When you’re weary, feeling small

Even on a phantom keyboard, typing did so much to alleviate stress!

When tears are in your eyes . . .

Faster!

. . . I will dry them all

Through her wet lashes she saw lilies embedded in the mud shale bank, just like the ones around her cottage, and wondered how they got here. Possibly transplanted by squirrels. Creeping snowberry and a few saplings of dogwood grew along the bank too. Gazing through the fluttering leaves, she saw geese overhead
in a V, at such an altitude they made no sound or ripple. Then came a rustling in an oak, a shredding of bark, and a wiry cry, much like a tin noisemaker spinning at a New Year’s party. Next thing she knew the squirrel was perched on a small tuft of dry grass protruding from the sandstone embankment, staring right at her!

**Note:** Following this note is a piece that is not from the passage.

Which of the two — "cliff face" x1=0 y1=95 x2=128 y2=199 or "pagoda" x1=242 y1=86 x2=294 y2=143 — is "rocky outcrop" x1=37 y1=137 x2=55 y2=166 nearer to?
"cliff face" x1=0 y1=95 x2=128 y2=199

“Ah, it’s you! Boy, am I glad to see you!”

She didn’t even have to squint to make it real.

Crrrrrrrrrrrrrrrrrrrrrrrrk!

“What are you trying to say?” She coughed, and noted the round outline of something the size of a grapefruit, flat, rusted, jutting up through the alluvium; she dug her fingers in around it and kept wiggling it until it came loose. It was a large can, mostly rusted, with some print still visible—Hawaiian Punch. The top of the can had been punctured by a church key, in two triangles on either side.

“Oh my gosh, this is from such a long time ago. I remember gagging this stuff down at school parties. I remember someone using the church key thing and asking my mother why you had to do it on both sides, and how I felt proud that she thought it was a good question and how she explained it released the pressure to flow better.” She drifted into thoughts about that time in her life, when her mother’s knowledge seemed so potent, there was no need to go anywhere else for the truth. Then she detected something else, the size of a ring, caked in dirt, and she dug it out and brushed it off. It was a ring, all right, possibly made of silver, with suns and moons pressed into it, and even with the dirt caked on, it fit her ring finger perfectly. “Hey, I can’t believe it. I’ll have to wash it
and see, but I think I like this ring!” She smiled and said, “You wanted me to find this, didn’t you!”